Game Design

This guide explains principles that can help you decide how to implement quantum effects in your game idea.

State

When you design a classical game, you define how your game objects transition from one state to another. For example, the level, heath, position, and progress of players and NPCs all change according to your game mechanics.

A quantum game enables you to use quantum mechanics to evolve the state of your game objects. Game objects whose state changes unpredictably–in a way that feels natural, as opposed to random–are best suited to quantum effects.

A poor choice for a quantum object might be a block that releases a coin the first time it’s knocked from below, but never again. The coin block has a finite binary state. A single interaction does a poor job of enabling the player to experience quantum effects.

An equally simple (but more interesting) choice for a quantum object might be a door. You can design your game mechanic to redirect your player to another part of your game through the door, depending on its state. Your game mechanic can enable the door to behave in unpredictable, non-random ways through a combination of quantum principles.

Superposition

On its own, superposition is probabilistic behavior. List the states that a property of your game object can manifest. The unitary library will allow the game object to be a combination of these states, using a principle called superposition.

When you retrieve the classical state of your object, it has a specific state (100% probability). If you create a superposition of states, the probability is shared by a combination of some or all of the states on your list (while your game object remains in a quantum state).

You can put your game object into a probabilistic state by using the QuantumEffects API:

By applying a Split effect.
By applying a Superposition effect.
By using the effect_fraction argument when you call an effect that supports it.

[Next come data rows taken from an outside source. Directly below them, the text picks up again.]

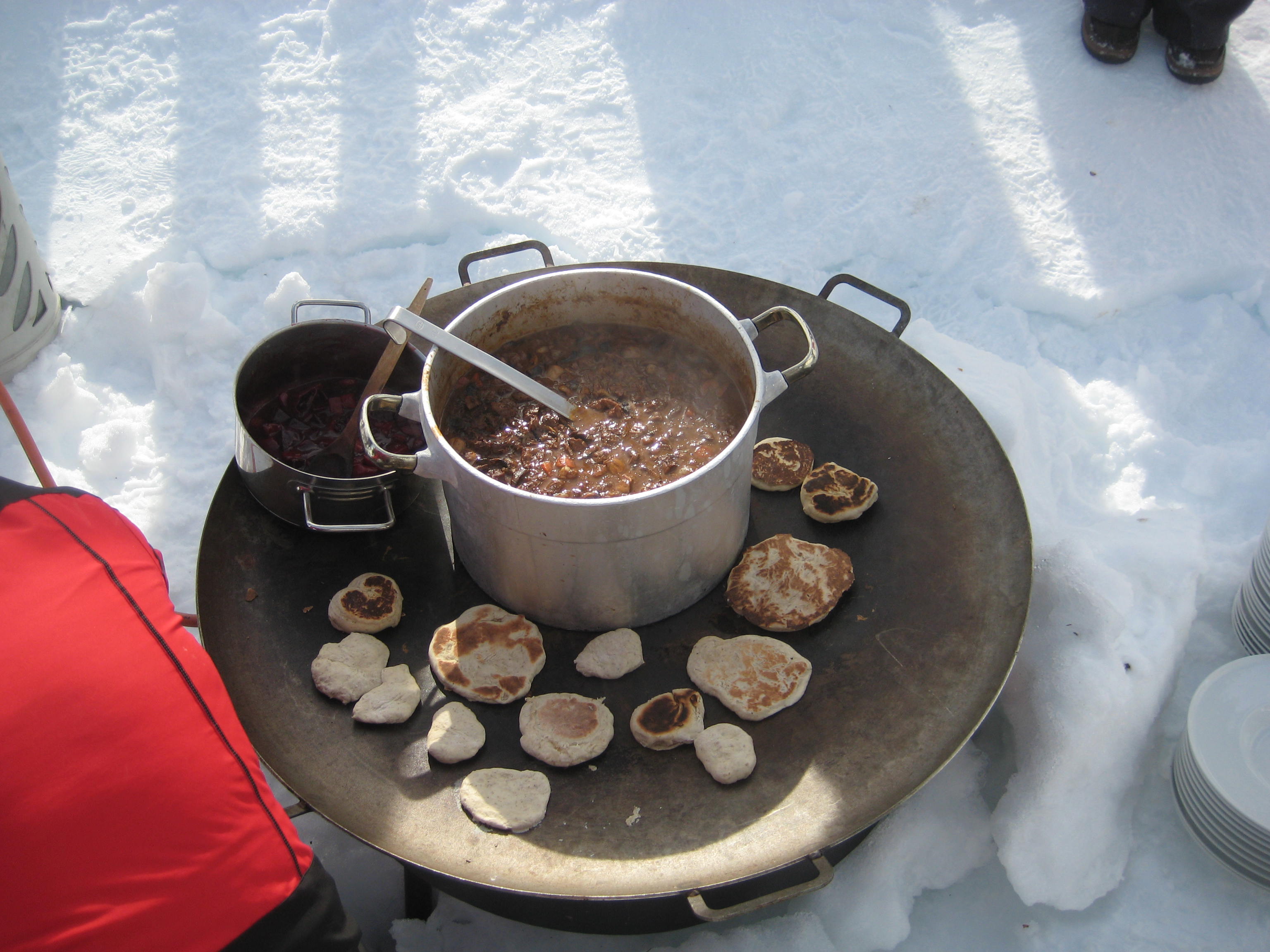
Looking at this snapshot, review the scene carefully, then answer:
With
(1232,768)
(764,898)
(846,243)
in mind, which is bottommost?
(1232,768)

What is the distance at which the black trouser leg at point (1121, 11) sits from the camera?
341cm

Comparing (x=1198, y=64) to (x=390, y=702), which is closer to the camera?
(x=390, y=702)

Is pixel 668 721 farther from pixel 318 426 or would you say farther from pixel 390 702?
pixel 318 426

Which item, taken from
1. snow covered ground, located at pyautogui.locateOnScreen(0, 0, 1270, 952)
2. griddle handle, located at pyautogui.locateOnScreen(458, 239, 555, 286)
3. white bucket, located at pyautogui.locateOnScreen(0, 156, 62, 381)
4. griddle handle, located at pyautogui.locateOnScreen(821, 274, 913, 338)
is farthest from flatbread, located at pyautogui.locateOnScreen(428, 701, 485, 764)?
white bucket, located at pyautogui.locateOnScreen(0, 156, 62, 381)

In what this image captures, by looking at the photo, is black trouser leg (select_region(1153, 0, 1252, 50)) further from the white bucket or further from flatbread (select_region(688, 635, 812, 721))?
the white bucket

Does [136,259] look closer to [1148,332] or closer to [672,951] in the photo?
[672,951]

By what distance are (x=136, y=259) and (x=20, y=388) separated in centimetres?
63

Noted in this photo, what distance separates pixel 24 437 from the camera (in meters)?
2.08

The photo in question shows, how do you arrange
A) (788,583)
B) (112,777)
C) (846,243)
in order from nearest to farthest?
1. (112,777)
2. (788,583)
3. (846,243)

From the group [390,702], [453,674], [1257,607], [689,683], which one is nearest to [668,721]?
[689,683]

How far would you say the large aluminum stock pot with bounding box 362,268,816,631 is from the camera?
146 centimetres

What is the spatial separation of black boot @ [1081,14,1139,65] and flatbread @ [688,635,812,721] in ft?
10.7

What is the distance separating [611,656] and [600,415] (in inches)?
20.0

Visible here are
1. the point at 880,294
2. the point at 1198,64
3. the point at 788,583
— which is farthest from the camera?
the point at 1198,64
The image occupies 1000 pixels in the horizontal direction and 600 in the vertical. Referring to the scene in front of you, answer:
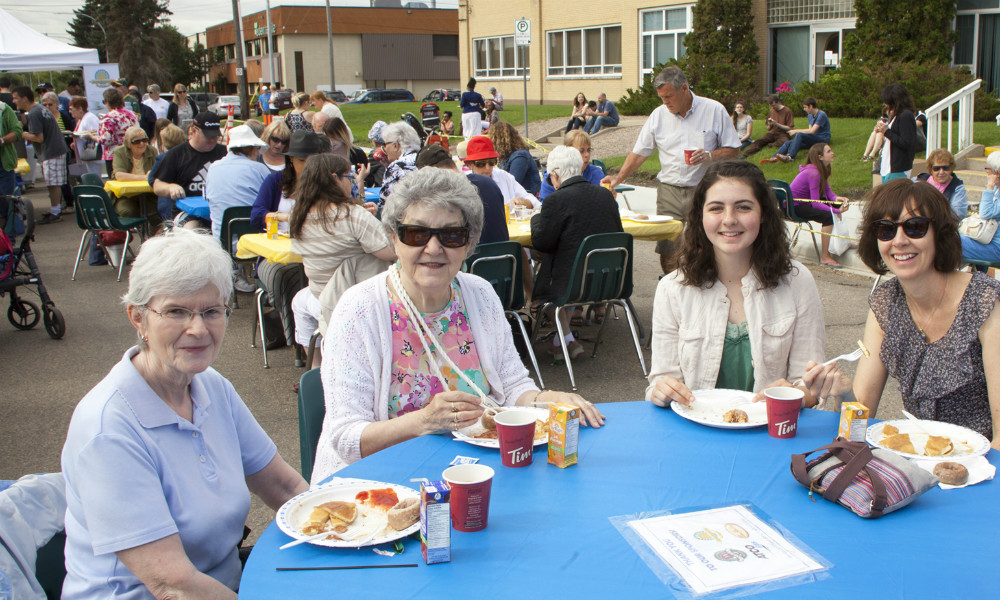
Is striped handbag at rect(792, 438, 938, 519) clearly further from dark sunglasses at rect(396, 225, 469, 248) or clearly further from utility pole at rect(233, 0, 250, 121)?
utility pole at rect(233, 0, 250, 121)

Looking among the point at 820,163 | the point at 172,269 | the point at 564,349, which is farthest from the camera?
the point at 820,163

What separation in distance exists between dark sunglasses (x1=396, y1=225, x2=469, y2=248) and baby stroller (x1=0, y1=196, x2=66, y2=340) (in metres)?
5.24

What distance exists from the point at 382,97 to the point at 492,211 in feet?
158

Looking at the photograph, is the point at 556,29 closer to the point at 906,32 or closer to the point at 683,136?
the point at 906,32

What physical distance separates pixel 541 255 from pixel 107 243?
595 cm

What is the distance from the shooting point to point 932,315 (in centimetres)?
291

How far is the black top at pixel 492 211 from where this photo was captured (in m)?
6.00

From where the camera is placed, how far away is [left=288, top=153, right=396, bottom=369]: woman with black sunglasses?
16.7ft

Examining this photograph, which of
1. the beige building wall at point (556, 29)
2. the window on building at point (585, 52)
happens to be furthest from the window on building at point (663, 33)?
the window on building at point (585, 52)

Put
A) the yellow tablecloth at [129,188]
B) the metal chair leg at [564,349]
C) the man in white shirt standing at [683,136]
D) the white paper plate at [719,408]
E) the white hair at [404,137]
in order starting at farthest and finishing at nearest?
1. the yellow tablecloth at [129,188]
2. the white hair at [404,137]
3. the man in white shirt standing at [683,136]
4. the metal chair leg at [564,349]
5. the white paper plate at [719,408]

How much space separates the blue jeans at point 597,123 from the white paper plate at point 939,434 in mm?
20724

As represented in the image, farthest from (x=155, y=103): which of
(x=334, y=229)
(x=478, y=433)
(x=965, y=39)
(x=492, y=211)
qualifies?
(x=965, y=39)

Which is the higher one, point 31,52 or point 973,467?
point 31,52

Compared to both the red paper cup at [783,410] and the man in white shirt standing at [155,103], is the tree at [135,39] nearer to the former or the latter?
the man in white shirt standing at [155,103]
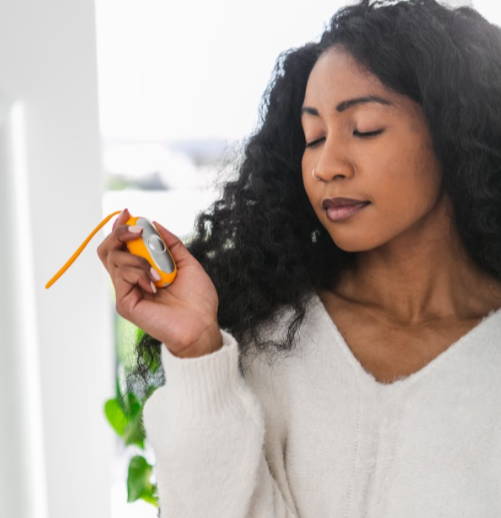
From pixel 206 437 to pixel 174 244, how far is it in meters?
0.26

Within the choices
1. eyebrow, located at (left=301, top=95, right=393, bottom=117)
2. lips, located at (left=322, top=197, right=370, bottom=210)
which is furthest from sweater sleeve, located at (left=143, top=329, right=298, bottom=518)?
eyebrow, located at (left=301, top=95, right=393, bottom=117)

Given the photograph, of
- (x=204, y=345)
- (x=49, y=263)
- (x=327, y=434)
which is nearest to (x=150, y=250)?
(x=204, y=345)

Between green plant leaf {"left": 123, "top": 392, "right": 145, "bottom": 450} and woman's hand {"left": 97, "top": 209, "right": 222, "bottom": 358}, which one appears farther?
green plant leaf {"left": 123, "top": 392, "right": 145, "bottom": 450}

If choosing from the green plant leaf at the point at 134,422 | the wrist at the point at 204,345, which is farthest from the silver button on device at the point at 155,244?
the green plant leaf at the point at 134,422

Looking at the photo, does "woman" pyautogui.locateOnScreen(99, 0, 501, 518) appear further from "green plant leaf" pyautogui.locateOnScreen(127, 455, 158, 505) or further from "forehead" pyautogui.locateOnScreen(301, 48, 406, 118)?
"green plant leaf" pyautogui.locateOnScreen(127, 455, 158, 505)

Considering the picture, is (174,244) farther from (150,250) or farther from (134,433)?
(134,433)

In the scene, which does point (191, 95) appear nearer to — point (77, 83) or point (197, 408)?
point (77, 83)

You can apply this principle to any property of the door, such as the destination beyond the door, whether it is locked, and so on.

Entanglement

Entanglement links the fate of any two (or more) quantum objects. The relationship can be mutual (objects share a single fate) or exclusive (objects have opposite fates). In quantum mechanics, entanglement means that when you observe the classical state of one object, you immediately know something about the state of the other.

As your quantum state grows, entangled objects can prompt non-obvious outcomes for your game objects.

You can create entanglement when you apply an effect conditionally between quantum objects, by using the quantum_if() method.

You can design a game mechanic that links properties of the door to the player’s actions in the game. For example, the location or destination of the door might be linked to other doors or rooms that the player has visited, or to a key that the player uses to unlock the door.

Interference

Interference describes a situation where two or more quantum objects influence each other's outcomes. Whereas entanglement describes whether two objects are likely to be related, interference is an effect where quantum objects can make an outcome more (or less) likely.

When designed well, your player can experience interference effects unexpectedly during game play.

Interference requires the following:

Your objects must be in superposition.
Your objects must be entangled.
Your objects must have phase.

You can create the opportunity for interference effects by using the Phase effect, or the effect_fraction argument when you use a QuantumEffect that accepts the argument.

The location or destination of a door might depend on previous engagements with the door.

Measurement

A quantum state is a complex superposition of classical states. When you need to control the classical flow of your game, you need to retrieve a classical state from the quantum state. This is the act of measurement.

Your game mechanic defines when you need to measure the quantum state.

Use the pop method on your QuantumWorld object to retrieve the classical state of your quantum objects.

If you need to choose a destination for the player who walks through the door, you might need to measure the quantum state.

Alternatively, you could enable your player to play in superposition if the door could send the player to multiple possible destinations. In this case, the player becomes entangled with the state of the door.

Simplicity

Keep the quantum state of your game simple. A smaller quantum state makes your game easier for the player to understand. A smaller quantum state also improves your ability to run your game on a near-term quantum computer.

Simplicity is a process. Use this opportunity to think again about the division between the quantum state and the classical state of your game.

Composability

The Unitary library allows for any quantum object to have up to four states. This attribute balances the limits of current classical computing and quantum computing hardware with expressivity and creativity.

The current set of quantum games, like Quantum Chess and Tiq Taq Toe, generate engagement through the interaction of quantum objects rather than quantum objects with a multitude of states.

When you design your quantum game, think about expanding the set of probable outcomes through the interaction of quantum objects, rather than adding more states to your object. In some cases, you might need to think differently about the data that you track about your objects.

For ideas about working with the four-state limitation, see the following section.

Example: Quantum Chess

In Quantum Chess, the positions of pieces on the board are the state that will be quantum.

There are multiple ways to think about position. You could assign each piece a square value. You would then have a list of 64 values, {a1, a2, … h8} assigned to each piece. Or you could assign each square a piece value, which would give you a list of 13 values assigned to each square. But an even simpler construction is to just say whether each square is “occupied” or “unoccupied”, and have a separate data structure tell you what piece is on a square if it is occupied.